* _SET EXERCISE_
Gather every line of the entries that contains the word "nearest", and copy each one in full.

* _Data drawn from a collection_
══════════

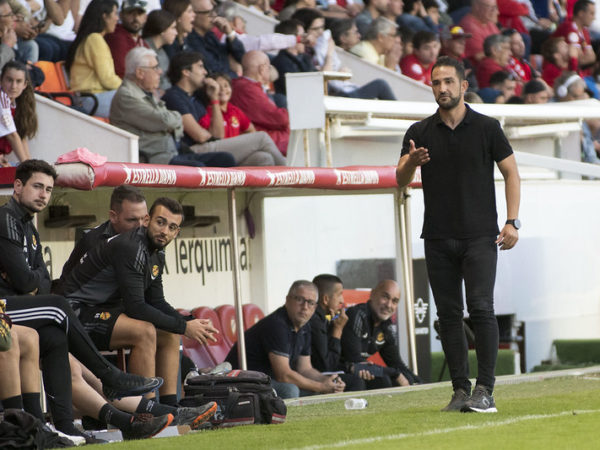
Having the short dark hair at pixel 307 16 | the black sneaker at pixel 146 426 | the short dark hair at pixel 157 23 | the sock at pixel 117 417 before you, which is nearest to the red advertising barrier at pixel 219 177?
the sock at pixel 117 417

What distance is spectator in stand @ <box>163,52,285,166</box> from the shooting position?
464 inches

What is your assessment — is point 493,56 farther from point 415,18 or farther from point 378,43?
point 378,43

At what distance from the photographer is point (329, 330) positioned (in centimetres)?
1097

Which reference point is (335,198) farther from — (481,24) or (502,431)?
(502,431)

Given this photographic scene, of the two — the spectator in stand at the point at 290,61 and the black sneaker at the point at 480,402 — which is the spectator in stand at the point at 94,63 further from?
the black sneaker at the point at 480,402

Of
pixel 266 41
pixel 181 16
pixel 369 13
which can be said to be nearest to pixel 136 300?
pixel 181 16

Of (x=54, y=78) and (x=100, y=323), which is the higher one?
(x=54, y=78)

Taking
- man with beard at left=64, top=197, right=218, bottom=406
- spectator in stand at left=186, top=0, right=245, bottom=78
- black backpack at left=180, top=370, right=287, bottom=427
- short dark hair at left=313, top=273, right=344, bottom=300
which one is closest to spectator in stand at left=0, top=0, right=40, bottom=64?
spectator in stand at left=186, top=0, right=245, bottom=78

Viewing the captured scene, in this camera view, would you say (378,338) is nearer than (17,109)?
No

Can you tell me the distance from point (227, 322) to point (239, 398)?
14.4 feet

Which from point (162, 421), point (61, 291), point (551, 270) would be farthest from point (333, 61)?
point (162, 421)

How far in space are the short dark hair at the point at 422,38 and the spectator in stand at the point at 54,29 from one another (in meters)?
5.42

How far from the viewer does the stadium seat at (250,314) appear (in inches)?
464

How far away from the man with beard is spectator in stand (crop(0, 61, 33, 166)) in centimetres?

══════════

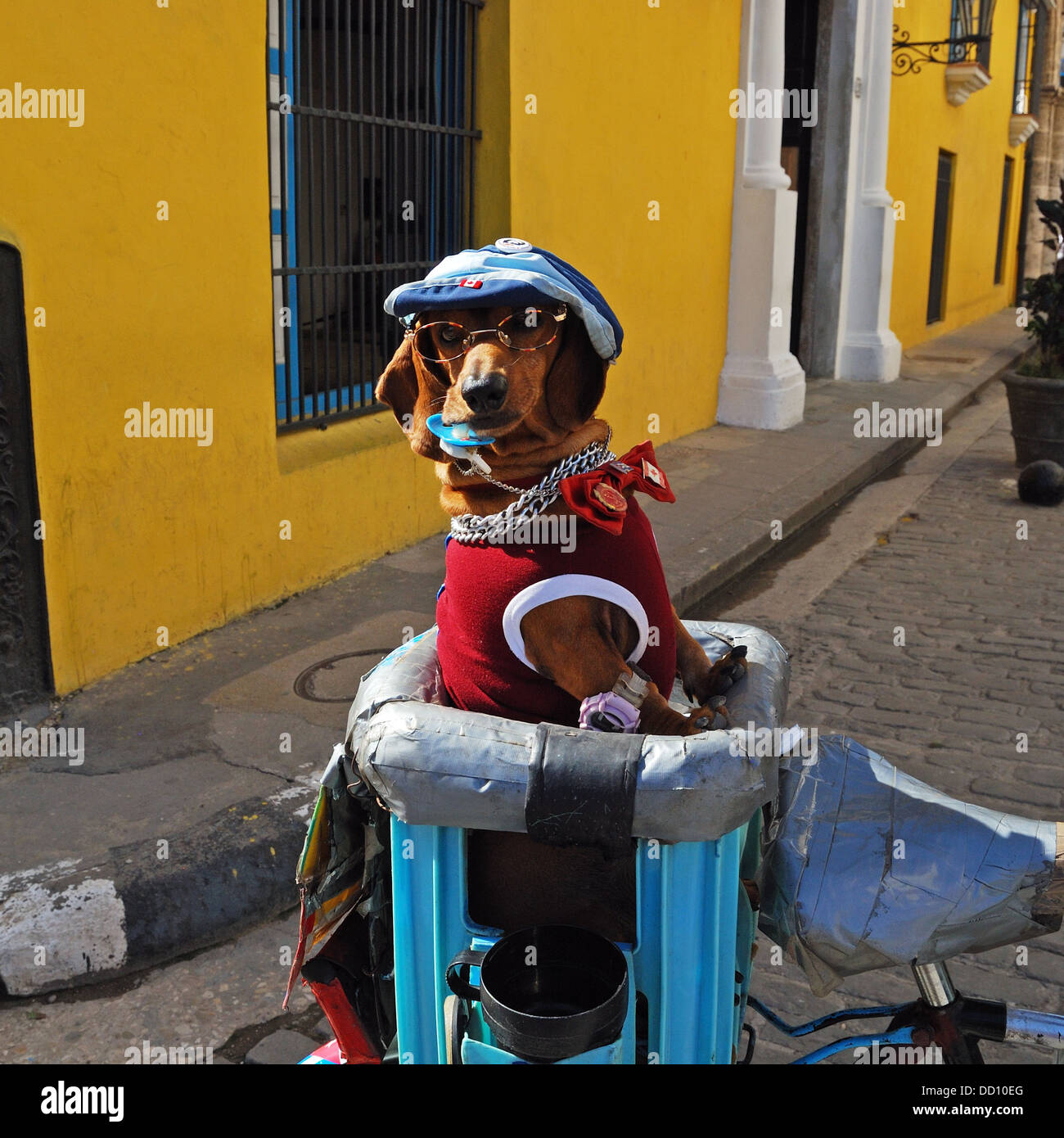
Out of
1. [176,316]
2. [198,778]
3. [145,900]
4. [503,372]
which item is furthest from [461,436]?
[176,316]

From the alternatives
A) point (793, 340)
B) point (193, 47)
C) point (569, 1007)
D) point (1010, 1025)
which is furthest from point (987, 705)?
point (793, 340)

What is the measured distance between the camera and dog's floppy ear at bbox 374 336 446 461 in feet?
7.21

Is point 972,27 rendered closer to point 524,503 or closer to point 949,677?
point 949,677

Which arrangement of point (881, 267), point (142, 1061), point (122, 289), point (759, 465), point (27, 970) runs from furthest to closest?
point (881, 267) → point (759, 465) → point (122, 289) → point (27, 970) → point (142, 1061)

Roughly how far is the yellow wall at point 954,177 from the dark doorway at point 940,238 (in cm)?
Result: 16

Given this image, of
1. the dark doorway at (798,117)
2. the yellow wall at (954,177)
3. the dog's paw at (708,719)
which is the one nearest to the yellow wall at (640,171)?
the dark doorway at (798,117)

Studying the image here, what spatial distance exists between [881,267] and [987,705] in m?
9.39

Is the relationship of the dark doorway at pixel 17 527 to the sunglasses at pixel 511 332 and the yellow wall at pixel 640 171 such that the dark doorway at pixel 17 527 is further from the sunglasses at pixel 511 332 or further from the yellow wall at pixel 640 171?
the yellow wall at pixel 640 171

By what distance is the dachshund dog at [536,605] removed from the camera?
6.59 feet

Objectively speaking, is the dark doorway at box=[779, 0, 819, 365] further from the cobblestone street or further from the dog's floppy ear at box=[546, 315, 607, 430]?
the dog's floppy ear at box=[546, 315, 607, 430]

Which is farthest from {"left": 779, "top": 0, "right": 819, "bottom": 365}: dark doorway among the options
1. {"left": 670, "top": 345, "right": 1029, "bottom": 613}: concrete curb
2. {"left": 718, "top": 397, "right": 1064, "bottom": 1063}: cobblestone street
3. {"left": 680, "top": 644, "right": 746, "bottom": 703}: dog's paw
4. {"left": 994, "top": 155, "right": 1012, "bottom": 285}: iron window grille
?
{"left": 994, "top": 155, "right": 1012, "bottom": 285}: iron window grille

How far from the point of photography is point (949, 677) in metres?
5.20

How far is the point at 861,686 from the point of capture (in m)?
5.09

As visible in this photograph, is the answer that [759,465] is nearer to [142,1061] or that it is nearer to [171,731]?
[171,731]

══════════

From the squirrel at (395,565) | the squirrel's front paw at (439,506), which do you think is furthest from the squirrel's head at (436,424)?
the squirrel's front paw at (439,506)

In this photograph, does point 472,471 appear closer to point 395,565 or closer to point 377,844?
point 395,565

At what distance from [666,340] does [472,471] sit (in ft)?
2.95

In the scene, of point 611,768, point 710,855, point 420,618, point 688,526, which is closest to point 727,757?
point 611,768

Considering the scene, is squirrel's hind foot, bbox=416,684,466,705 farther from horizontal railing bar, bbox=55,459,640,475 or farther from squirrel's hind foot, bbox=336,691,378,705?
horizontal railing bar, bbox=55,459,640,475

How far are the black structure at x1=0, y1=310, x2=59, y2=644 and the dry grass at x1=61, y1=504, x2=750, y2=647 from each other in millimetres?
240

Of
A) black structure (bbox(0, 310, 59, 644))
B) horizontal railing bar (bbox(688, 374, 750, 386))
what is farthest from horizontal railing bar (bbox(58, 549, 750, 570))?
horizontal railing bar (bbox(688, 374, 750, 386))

══════════

* _EXERCISE OUTPUT_
Having the short dark hair at pixel 307 16 | the black sneaker at pixel 146 426 | the short dark hair at pixel 157 23 | the sock at pixel 117 417 before you, which is nearest to the red advertising barrier at pixel 219 177?
which can be said to be nearest to pixel 136 300?
which is the one nearest to the yellow wall at (640,171)?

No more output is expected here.